Lasiocyano is a monotypic genus of tarantulas (family Theraphosidae), with the sole species Lasiocyano sazimai. It is commonly known as the Brazilian blue, iridescent blue or Sazima's tarantula.

The species was first described by Rogério Bertani, Roberto Hiroaki Nagahama and Caroline Sayuri Fukushima in 2011. In 2012, it became the first Brazilian species to appear on the International Institute for Species Exploration's top 10 new species list.

==Etymology==
The genus name is a combination of Ancient Greek λάσιος (lásĭos, "hairy") and κύανος (kŭ́ănos, "blue"), referring to the blue iridescent setae of the type species.

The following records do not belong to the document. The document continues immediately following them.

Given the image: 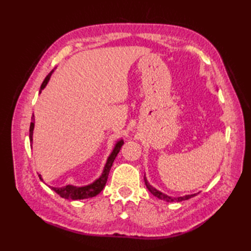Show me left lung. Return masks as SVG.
<instances>
[{
    "label": "left lung",
    "instance_id": "8db88e82",
    "mask_svg": "<svg viewBox=\"0 0 251 251\" xmlns=\"http://www.w3.org/2000/svg\"><path fill=\"white\" fill-rule=\"evenodd\" d=\"M145 182H146V185H147V188H148V190L151 192V193L154 195V196H156L157 199H159V200H163V201H168V202H172V201H186V200H189V199H191V197H194L196 194H191V195H184V196H179V197H173V196H168V195H166V194H164V193H162L161 191H158V190H156L155 188H153V186L148 182V180H147V178H146V176H145Z\"/></svg>",
    "mask_w": 251,
    "mask_h": 251
}]
</instances>
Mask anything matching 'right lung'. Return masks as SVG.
Instances as JSON below:
<instances>
[{"mask_svg": "<svg viewBox=\"0 0 251 251\" xmlns=\"http://www.w3.org/2000/svg\"><path fill=\"white\" fill-rule=\"evenodd\" d=\"M52 72H54V70L49 73V75L45 77L43 83H42L40 94H41L42 90L45 88L47 83H49ZM33 129H34V115H32V122L30 124V135H29L31 145H32V140H33V139H32V136H33ZM123 145H124V141H123L122 139L116 142L113 151H112V153L110 154V156L108 157V159H106V163H105V166L103 168L102 174H101L100 177L97 180H95L93 183H90L88 185H84V186H74V185H70V184L66 185V186H62V188H54V186H51V190H54L58 195H60L61 197H63V199L74 200V201L90 199V197H94L96 195H98L104 188V185L106 183V180H108L110 169L112 167V164H113L114 159H115L117 154H119ZM39 177L42 181H43V179H42V177H41V175H39Z\"/></svg>", "mask_w": 251, "mask_h": 251, "instance_id": "obj_1", "label": "right lung"}]
</instances>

The species name honors Ivan Sazima, a Brazilian zoologist who was the first to collect exemplars of the species. It is now considered an endangered species owing to smuggling and a shrinking habitat.

== Description ==
The life expectancy of Lasiocyano sazimai is not known. All of its body is iridescent blue in color, with the exception of the opisthosoma, which may be blue covered in reddish hairs, though some lack this reddish hairs. The tarantula may also be darker or brighter in color, depending on several factors.

== Habitat ==
Lasiocyano sazimai is native to an ecological island within the Chapada Diamantina National Park in Bahia, Brazil. It has average temperatures of 20 °C, with yearly precipitation being an average of 1000mm. It is home to plants such as bromeliads, orchids, and animals such as ocelots, rock cavies, and Teius teyou.

== Behavior ==
Lasiocyano sazimai spiders are opportunistic burrowers, though they spend most of their time in said burrows. If bothered they will bolt to their burrows, though if this is not possible, they will not hesitate to throw urticating hairs, or make a threat pose.

==Taxonomy==
The species was previously described as Pterinopelma sazimai, but transferred to this newly erected genus based on advances in phylogeny and morphological differences.